2021 Svendborg municipal election
| 16 November 2021 |

All 29 seats to the Svendborg Municipal Council 15 seats needed for a majority
- Turnout: 33,686 (71.0%) ▼3.8pp
|  | First party | Second party | Third party |
|  | A | V | Ø |
| Party | Social Democrats | Venstre | Red–Green Alliance |
| Last election | 10 seats, 30.0% | 6 seats, 19.2% | 3 seats, 11.1% |
| Seats won | 11 | 7 | 3 |
| Seat change | +1 | +1 | 0 |
| Popular vote | 11,897 | 6,558 | 3,518 |
| Percentage | 35.9% | 19.8% | 10.6% |
| Swing | +5.9% | +0.6% | −0.5% |
|  | Fourth party | Fifth party | Sixth party |
|  | C | F | B |
| Party | Conservatives | Green Left | Social Liberals |
| Last election | 2 seats, 8.0% | 1 seat, 3.9% | 2 seats, 4.3% |
| Seats won | 3 | 2 | 2 |
| Seat change | +1 | +1 | 0 |
| Popular vote | 3,134 | 2,470 | 1,714 |
| Percentage | 9.5% | 7.4% | 5.2% |
| Swing | +1.5% | +3.5% | +0.9% |
|  | Seventh party | Eighth party |
|  | O | Å |
| Party | Danish People's Party | The Alternative |
| Last election | 4 seats, 13.9% | 1 seat, 3.3% |
| Seats won | 1 | 0 |
| Seat change | −3 | −1 |
| Popular vote | 1,162 | 377 |
| Percentage | 3.5% | 1.1% |
| Swing | −10.4% | −2.2% |
| Mayor before election Bo Hansen Social Democrats | Mayor after election Bo Hansen Social Democrats |

= 2021 Svendborg municipal election =

The incumbent mayor had lost the position after all three elections that had been held in Svendborg Municipality following the 2007 municipal reform.

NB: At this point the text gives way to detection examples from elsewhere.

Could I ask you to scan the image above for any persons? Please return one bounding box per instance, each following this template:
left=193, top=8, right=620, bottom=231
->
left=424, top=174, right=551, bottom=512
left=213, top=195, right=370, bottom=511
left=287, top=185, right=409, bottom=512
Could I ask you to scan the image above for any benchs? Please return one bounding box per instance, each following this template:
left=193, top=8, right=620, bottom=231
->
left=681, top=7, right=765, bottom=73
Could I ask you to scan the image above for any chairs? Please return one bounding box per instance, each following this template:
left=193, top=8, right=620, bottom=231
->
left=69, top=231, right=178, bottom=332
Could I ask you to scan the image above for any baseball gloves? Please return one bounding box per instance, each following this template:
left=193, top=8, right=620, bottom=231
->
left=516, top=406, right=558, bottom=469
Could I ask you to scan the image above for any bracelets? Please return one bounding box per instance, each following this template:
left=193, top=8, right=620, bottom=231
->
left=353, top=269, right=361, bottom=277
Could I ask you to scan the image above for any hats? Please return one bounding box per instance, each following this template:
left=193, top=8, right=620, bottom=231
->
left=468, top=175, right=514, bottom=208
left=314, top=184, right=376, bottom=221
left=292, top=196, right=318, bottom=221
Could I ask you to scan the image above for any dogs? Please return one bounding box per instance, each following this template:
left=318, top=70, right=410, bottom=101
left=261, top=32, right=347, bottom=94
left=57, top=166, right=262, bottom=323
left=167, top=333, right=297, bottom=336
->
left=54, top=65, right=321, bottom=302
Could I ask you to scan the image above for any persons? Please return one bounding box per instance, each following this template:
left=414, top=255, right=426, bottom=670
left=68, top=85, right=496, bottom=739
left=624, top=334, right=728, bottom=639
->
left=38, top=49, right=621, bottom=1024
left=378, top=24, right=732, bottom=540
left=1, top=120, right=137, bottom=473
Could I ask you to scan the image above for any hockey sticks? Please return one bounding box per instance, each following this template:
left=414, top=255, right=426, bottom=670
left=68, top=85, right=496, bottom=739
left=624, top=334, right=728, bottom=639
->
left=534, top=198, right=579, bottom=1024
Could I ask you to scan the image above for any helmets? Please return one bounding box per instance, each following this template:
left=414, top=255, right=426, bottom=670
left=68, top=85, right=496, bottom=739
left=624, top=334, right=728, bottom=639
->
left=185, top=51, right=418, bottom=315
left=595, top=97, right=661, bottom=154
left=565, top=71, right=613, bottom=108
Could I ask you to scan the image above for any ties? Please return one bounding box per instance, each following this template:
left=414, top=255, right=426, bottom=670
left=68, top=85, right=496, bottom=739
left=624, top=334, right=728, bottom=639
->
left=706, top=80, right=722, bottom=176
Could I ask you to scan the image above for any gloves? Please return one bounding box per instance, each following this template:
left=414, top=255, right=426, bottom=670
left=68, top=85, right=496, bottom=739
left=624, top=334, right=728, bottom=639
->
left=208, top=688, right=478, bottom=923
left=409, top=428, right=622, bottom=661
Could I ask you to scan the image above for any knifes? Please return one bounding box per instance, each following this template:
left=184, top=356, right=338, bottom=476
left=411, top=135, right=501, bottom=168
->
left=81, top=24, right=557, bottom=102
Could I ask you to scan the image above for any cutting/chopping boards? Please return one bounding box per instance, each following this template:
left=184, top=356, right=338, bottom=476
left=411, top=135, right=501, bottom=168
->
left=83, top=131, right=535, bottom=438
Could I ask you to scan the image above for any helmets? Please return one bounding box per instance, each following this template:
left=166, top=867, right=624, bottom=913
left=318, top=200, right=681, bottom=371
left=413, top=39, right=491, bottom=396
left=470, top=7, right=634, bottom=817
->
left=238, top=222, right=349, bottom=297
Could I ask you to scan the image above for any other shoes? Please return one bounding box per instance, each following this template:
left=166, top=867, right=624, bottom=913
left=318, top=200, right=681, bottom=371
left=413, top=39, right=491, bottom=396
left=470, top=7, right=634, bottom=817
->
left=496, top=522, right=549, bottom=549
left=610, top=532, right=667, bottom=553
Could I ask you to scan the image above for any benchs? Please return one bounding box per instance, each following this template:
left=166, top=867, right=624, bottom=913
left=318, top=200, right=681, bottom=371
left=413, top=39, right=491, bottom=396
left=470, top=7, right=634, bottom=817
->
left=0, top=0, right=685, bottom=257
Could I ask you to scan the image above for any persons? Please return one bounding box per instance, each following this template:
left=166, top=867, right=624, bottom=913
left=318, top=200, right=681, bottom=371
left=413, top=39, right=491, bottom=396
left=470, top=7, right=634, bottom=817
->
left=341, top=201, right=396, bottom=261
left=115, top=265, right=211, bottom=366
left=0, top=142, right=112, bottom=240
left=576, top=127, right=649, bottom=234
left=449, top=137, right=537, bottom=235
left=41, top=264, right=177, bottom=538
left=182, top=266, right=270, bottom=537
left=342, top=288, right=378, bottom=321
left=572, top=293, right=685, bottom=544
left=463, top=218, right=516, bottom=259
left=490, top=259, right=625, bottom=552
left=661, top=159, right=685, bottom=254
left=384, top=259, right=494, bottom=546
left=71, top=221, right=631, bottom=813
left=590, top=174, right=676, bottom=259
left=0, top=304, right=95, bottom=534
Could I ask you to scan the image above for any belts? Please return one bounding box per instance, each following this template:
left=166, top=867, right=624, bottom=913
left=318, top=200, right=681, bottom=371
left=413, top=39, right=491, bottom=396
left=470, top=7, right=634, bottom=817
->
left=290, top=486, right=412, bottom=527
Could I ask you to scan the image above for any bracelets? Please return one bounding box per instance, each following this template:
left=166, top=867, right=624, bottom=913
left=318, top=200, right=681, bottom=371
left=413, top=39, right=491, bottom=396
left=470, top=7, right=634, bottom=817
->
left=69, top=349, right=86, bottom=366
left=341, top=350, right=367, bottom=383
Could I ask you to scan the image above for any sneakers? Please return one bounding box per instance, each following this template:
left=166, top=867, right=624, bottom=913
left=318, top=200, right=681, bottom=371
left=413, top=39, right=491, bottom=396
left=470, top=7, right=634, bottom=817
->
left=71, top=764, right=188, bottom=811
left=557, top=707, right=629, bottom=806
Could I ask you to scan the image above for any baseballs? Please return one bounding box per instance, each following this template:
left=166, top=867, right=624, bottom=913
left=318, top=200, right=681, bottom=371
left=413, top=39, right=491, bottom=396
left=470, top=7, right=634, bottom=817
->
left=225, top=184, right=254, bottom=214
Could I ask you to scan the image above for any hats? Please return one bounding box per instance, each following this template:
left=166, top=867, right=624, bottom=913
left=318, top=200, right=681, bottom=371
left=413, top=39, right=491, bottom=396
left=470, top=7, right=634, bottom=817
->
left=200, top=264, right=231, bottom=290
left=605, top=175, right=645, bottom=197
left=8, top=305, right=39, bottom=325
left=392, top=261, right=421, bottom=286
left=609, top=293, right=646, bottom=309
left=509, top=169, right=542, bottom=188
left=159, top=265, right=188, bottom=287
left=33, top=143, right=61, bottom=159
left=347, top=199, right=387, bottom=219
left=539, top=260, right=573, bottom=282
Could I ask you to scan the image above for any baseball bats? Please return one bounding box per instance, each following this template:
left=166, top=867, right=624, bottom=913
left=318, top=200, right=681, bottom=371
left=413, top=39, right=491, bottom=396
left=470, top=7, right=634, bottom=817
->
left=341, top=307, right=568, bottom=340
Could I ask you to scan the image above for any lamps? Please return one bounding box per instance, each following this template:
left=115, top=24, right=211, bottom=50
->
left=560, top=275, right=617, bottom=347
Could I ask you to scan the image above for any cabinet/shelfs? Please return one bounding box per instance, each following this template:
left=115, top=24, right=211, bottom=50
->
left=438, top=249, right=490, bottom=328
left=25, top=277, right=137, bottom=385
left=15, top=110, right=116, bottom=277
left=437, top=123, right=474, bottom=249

Bo Hansen from the Social Democrats had become mayor following the last election. He intended to be re-elected following this election.

In the election result, the Social Democrats would be the biggest winners. The whole red bloc would gain 2 seats and lose 1, and with 18 seats, it seemed like an easy path for Bo Hansen to continue. This was later confirmed.

The constitution was agreed between the Social Liberals, the Conservatives, Green Left, Danish People's Party and the Red–Green Alliance. This was remarkbly without Venstre who had become the second largest party.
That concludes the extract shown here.